§ **Exercise prompt**: Take the line with "and like an" and the rest of the lines after it, to the end of the entries, and restate them exactly.

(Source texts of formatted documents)

- - -

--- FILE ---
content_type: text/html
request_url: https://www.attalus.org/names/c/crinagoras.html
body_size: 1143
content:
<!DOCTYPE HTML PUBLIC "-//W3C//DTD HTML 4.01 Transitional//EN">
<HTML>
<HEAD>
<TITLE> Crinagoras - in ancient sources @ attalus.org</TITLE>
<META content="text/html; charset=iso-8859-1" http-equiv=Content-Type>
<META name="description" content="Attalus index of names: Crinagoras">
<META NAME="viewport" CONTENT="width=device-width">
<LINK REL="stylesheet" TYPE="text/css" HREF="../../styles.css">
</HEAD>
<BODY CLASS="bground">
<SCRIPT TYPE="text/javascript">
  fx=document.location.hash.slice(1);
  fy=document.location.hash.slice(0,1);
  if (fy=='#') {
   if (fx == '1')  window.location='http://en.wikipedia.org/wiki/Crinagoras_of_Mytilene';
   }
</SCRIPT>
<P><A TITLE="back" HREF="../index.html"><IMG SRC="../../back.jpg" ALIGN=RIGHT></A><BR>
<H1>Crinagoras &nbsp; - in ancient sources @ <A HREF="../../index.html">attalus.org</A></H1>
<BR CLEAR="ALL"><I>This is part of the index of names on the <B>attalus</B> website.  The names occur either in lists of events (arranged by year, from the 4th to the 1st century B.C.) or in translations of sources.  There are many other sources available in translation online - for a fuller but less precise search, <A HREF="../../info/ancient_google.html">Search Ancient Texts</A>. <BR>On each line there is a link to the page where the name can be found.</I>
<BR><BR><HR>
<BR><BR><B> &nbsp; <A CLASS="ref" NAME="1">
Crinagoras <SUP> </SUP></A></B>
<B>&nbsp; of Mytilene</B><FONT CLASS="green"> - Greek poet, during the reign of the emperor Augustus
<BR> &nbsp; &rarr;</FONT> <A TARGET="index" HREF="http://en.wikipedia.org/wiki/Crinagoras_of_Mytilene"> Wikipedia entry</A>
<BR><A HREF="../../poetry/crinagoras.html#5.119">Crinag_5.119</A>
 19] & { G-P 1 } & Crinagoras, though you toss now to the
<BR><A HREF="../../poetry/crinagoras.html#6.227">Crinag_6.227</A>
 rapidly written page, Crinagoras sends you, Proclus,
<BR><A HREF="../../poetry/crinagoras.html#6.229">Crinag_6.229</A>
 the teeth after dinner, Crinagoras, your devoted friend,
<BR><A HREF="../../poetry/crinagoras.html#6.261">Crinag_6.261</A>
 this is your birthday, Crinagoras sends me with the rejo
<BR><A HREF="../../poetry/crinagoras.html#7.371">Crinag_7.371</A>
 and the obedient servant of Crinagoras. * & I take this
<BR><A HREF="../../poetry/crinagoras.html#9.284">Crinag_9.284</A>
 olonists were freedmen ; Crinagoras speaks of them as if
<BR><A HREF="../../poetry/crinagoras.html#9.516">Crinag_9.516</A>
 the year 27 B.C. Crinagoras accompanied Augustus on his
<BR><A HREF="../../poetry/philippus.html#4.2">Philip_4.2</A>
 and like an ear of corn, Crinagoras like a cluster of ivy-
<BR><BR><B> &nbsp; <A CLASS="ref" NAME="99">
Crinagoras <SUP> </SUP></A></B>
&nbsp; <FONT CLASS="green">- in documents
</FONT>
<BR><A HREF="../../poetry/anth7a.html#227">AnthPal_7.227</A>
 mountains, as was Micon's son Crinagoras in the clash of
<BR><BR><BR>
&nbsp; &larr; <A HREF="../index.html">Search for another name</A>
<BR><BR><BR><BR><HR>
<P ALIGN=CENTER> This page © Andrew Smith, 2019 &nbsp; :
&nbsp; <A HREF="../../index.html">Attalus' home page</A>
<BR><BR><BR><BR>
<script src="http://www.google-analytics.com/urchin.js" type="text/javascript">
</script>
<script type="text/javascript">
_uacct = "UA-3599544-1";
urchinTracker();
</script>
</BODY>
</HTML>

- - -

§ **Answer to this problem**:
 and like an ear of corn, Crinagoras like a cluster of ivy-
<BR><BR><B> &nbsp; <A CLASS="ref" NAME="99">
Crinagoras <SUP> </SUP></A></B>
&nbsp; <FONT CLASS="green">- in documents
</FONT>
<BR><A HREF="../../poetry/anth7a.html#227">AnthPal_7.227</A>
 mountains, as was Micon's son Crinagoras in the clash of
<BR><BR><BR>
&nbsp; &larr; <A HREF="../index.html">Search for another name</A>
<BR><BR><BR><BR><HR>
<P ALIGN=CENTER> This page © Andrew Smith, 2019 &nbsp; :
&nbsp; <A HREF="../../index.html">Attalus' home page</A>
<BR><BR><BR><BR>
<script src="http://www.google-analytics.com/urchin.js" type="text/javascript">
</script>
<script type="text/javascript">
_uacct = "UA-3599544-1";
urchinTracker();
</script>
</BODY>
</HTML>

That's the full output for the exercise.